TASK ITEM:
Everything from the line with "Chana Tribal Ghee Pot For Sale" down to the last line of the material below must be written out exactly. Leave out all other lines.

DATA FOR THIS TASK:

__________________________________________________

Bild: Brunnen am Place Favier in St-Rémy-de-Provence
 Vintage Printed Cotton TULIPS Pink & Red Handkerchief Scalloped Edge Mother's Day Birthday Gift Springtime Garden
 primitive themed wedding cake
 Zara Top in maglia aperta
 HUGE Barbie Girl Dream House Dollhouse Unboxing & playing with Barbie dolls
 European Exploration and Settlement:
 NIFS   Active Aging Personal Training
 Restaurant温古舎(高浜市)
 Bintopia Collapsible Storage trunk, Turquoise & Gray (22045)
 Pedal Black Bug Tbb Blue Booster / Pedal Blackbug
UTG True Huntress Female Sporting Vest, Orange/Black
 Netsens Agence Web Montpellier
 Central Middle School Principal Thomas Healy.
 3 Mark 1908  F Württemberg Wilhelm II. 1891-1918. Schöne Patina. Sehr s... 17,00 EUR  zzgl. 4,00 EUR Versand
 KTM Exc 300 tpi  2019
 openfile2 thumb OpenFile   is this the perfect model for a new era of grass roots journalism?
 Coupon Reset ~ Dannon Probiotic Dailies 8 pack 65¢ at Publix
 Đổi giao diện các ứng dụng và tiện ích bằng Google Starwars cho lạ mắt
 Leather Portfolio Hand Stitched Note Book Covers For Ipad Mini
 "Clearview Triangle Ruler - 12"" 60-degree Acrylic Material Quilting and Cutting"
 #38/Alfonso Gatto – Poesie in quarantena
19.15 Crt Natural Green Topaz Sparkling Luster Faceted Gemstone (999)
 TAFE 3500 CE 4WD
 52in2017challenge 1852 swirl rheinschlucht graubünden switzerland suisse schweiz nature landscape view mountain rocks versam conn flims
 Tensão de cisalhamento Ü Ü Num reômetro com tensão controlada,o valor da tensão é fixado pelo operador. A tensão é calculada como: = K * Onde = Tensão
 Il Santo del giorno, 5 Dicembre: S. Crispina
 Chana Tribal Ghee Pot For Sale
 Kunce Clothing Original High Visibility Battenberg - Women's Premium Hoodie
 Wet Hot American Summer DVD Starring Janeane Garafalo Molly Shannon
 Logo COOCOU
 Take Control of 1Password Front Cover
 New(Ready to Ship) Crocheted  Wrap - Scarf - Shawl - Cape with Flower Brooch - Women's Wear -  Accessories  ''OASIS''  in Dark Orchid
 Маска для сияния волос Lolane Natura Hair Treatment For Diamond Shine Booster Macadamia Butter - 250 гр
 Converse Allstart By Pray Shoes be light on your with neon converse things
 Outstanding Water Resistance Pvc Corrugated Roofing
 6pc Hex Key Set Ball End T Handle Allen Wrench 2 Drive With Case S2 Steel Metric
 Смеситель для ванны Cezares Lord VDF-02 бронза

__________________________________________________

OUTPUT BELOW:
 Chana Tribal Ghee Pot For Sale
 Kunce Clothing Original High Visibility Battenberg - Women's Premium Hoodie
 Wet Hot American Summer DVD Starring Janeane Garafalo Molly Shannon
 Logo COOCOU
 Take Control of 1Password Front Cover
 New(Ready to Ship) Crocheted  Wrap - Scarf - Shawl - Cape with Flower Brooch - Women's Wear -  Accessories  ''OASIS''  in Dark Orchid
 Маска для сияния волос Lolane Natura Hair Treatment For Diamond Shine Booster Macadamia Butter - 250 гр
 Converse Allstart By Pray Shoes be light on your with neon converse things
 Outstanding Water Resistance Pvc Corrugated Roofing
 6pc Hex Key Set Ball End T Handle Allen Wrench 2 Drive With Case S2 Steel Metric
 Смеситель для ванны Cezares Lord VDF-02 бронза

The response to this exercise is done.